What are the scaling issues to keep in mind while developing a social network feed? – Social Networking
Social network feed – The most common issues when scaling a news feed is about feed publishing. When a user loads all the feeds from his friends, it can be an extremely costly action. Remember that a user can have thousands of friends and each of them can publish a huge amount of updates especially for high profile users.
Basically there are two common approaches here – push and pull.
For a push system, once a user has published a feed, we immediately pushing this feed (actually the pointer to the feed) to all his friends. The advantage is that when fetching feed, you don’t need to go through your friends list and get feeds for each of them. It significantly reduces read operation. However, the downside is also obvious. It increases write operation especially for people with a large number of friends.
For a pull system, feeds are only fetched when users are loading their home pages. So feed data doesn’t need to be sent right after it’s created. You can see that this approach optimizes for write operation, but can be quite slow to fetch data even after using denormalization.
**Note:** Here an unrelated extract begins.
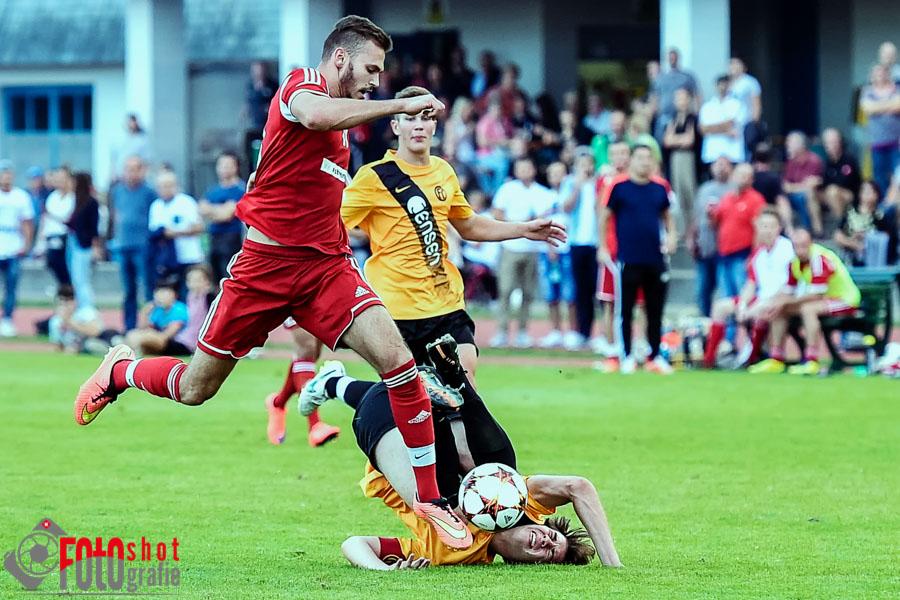 Dielsdorfs Fitim Krasniqi gegen Oberglatts Joel Lercher und Sandro Kuebler (am Boden), FC Oberglatt - FC Dielsdorf .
The process of pushing an activity to all your friends or followers is called a fanout. So the push approach is also called fanout on write, while the pull approach is fanout on load. In fact, you can do a combination of both. Specifically, if you are mainly using push model, what you can do is to disable fanout for high profile users and other people can only load their updates during read. The idea is that push operation can be extremely costly for high profile users since they have a lot of friends to notify. By disabling fanout for them, we can save a huge number of resources. Actually Twitter has seen great improvement after adopting this approach.
By the same token, once a user publish a feed, we can also limit the fanout to only his active friends. For non-active users, most of the time the push operation is a waste since they will never come back consuming feeds.